In making a stand against an opposing force that, on the surface, appears more powerful and better equipped than ourselves, we need to be intelligent in the use of our armoury.
For instance, when engaging with an opposing force we should only utilise of ourselves that which is needed to achieve our immediate aims and to make progress in that moment. We should keep as much of our hand concealed for as long as possible, to the degree whereby it would be ideal that much of our capacity remains unknown to others, even to our grave.
It is the folly of arrogance to say ‘here, look at me, look at what I can do’ because, in doing so, you expose both your weakness (your attitude) and your strengths (your armoury) and thus allow your opponent to study you and defeat you.
In times of great struggle, when your opponent seems mighty, it is better to act so as to undermine your credibility and your threat.

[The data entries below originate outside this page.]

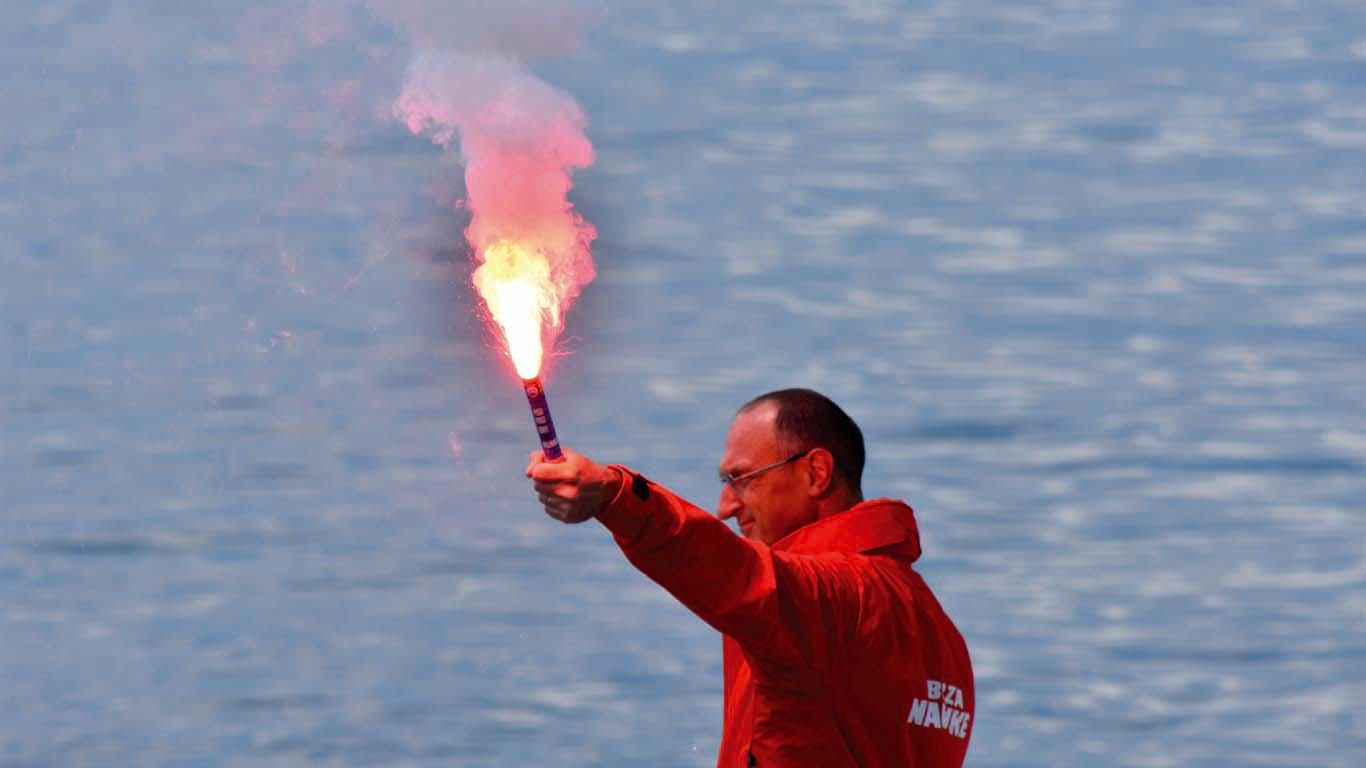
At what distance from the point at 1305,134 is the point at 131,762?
23.1 feet

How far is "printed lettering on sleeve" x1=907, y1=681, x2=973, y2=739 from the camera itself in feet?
10.3

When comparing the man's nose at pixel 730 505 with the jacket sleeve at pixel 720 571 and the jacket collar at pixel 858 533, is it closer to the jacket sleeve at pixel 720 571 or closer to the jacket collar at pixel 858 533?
the jacket collar at pixel 858 533

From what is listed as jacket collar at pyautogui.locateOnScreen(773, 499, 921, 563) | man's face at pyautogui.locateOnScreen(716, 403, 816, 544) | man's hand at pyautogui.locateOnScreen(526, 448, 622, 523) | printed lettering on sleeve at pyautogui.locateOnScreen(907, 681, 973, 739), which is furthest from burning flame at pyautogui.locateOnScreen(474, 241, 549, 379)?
printed lettering on sleeve at pyautogui.locateOnScreen(907, 681, 973, 739)

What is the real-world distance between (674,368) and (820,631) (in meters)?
6.71

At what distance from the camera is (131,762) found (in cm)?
696

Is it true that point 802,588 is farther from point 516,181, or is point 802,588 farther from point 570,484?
point 516,181

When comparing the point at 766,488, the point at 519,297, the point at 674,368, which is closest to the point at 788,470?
the point at 766,488

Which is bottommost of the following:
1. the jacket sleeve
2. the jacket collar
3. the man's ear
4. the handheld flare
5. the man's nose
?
the jacket sleeve

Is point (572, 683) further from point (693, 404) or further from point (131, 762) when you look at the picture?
point (693, 404)

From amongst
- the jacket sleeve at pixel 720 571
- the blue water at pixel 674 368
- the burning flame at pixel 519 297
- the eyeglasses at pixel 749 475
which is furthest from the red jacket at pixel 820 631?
the blue water at pixel 674 368

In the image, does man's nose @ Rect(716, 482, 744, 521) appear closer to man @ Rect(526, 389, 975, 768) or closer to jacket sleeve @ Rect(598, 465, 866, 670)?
man @ Rect(526, 389, 975, 768)

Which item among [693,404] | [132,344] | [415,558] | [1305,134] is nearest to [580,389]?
[693,404]

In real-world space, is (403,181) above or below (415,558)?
above

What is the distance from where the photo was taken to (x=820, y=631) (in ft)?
9.61
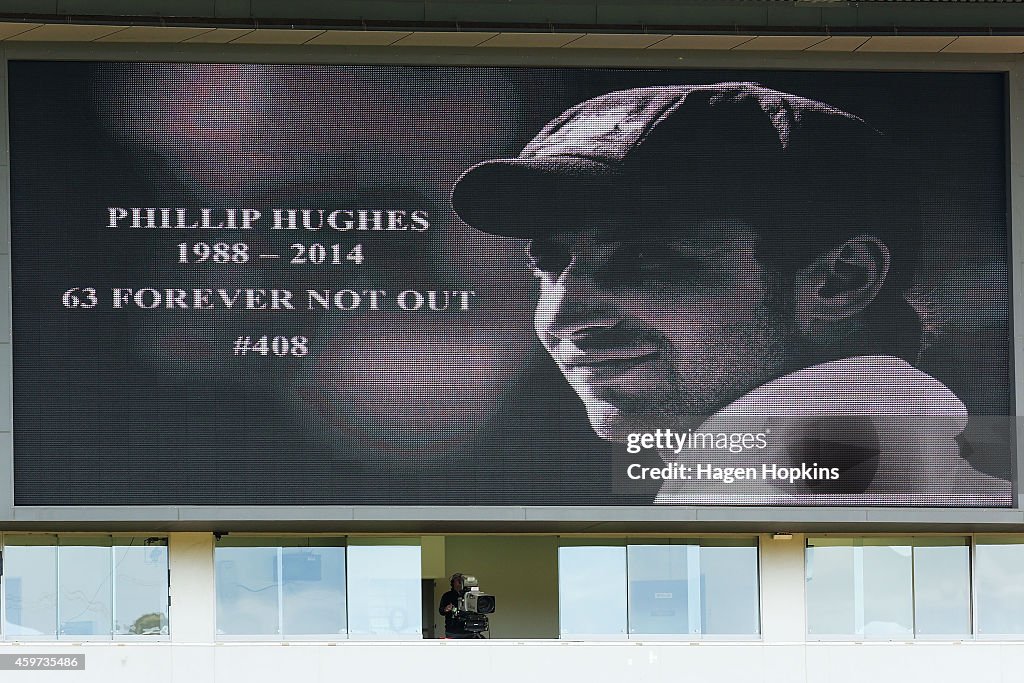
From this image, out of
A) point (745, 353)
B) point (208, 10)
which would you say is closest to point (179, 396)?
point (208, 10)

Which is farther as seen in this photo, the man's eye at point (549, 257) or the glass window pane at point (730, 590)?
the glass window pane at point (730, 590)

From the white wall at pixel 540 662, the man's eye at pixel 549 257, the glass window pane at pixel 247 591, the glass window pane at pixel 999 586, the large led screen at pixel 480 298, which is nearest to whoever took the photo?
the large led screen at pixel 480 298

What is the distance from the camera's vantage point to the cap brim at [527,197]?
11.2m

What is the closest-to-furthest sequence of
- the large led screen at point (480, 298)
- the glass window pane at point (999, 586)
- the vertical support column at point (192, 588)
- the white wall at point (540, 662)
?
1. the large led screen at point (480, 298)
2. the white wall at point (540, 662)
3. the vertical support column at point (192, 588)
4. the glass window pane at point (999, 586)

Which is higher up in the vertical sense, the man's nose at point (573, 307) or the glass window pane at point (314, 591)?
the man's nose at point (573, 307)

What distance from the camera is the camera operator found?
39.6ft

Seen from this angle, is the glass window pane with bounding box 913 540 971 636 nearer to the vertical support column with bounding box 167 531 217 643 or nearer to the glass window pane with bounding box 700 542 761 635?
the glass window pane with bounding box 700 542 761 635

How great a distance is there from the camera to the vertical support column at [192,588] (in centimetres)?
1201

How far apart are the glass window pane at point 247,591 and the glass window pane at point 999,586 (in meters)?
5.28

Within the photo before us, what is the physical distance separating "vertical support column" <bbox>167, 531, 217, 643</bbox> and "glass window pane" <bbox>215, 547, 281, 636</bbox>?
113mm

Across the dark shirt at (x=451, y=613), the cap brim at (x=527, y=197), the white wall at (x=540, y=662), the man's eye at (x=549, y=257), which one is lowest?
the white wall at (x=540, y=662)

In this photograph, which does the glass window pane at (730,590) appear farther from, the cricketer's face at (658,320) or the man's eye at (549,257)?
the man's eye at (549,257)

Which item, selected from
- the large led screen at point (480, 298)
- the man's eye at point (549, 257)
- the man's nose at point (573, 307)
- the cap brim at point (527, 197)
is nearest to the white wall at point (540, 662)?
the large led screen at point (480, 298)

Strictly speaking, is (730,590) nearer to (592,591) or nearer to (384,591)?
(592,591)
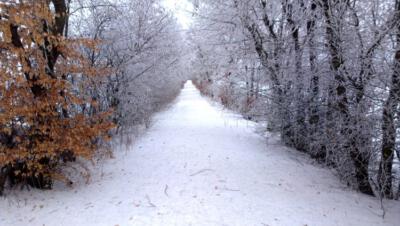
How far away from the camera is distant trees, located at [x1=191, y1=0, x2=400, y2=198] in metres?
5.14

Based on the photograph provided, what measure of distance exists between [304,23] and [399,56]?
318cm

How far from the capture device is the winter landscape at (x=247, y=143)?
4.61m

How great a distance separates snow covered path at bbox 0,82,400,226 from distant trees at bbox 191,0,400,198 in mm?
748

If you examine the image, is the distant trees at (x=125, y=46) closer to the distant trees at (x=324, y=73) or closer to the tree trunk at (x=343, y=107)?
the distant trees at (x=324, y=73)

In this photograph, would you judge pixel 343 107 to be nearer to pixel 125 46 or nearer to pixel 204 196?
pixel 204 196

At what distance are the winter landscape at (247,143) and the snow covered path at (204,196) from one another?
0.03 meters

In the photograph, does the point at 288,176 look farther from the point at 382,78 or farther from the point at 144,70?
the point at 144,70

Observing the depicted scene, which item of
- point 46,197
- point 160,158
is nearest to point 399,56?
point 160,158

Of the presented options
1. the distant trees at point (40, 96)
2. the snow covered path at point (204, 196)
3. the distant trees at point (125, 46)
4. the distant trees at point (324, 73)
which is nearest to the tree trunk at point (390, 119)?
the distant trees at point (324, 73)

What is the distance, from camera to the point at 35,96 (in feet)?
Answer: 17.0

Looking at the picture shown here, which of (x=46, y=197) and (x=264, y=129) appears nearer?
(x=46, y=197)

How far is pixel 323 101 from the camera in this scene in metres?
6.84

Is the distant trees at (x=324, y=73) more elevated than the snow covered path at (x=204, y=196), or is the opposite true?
the distant trees at (x=324, y=73)

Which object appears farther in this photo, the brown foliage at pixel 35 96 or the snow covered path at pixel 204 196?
the brown foliage at pixel 35 96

To give nothing away, to be seen and regarded as a non-threat, to be overlooked – even dismissed – is the ideal position to hold.
I do not want you to know what I can do, and you will not know until it is needed for me to show you.
We should maintain the upmost humility within to remain unseen without. At each stage, if our hand has been revealed, our capacity seen, and victory attained, then we should feign surprise and act as if nothing but good fortune could account for such achievements. This will keep our opponents weak in a false and deceptive superior mindset.
This is the art and mastery of the great small.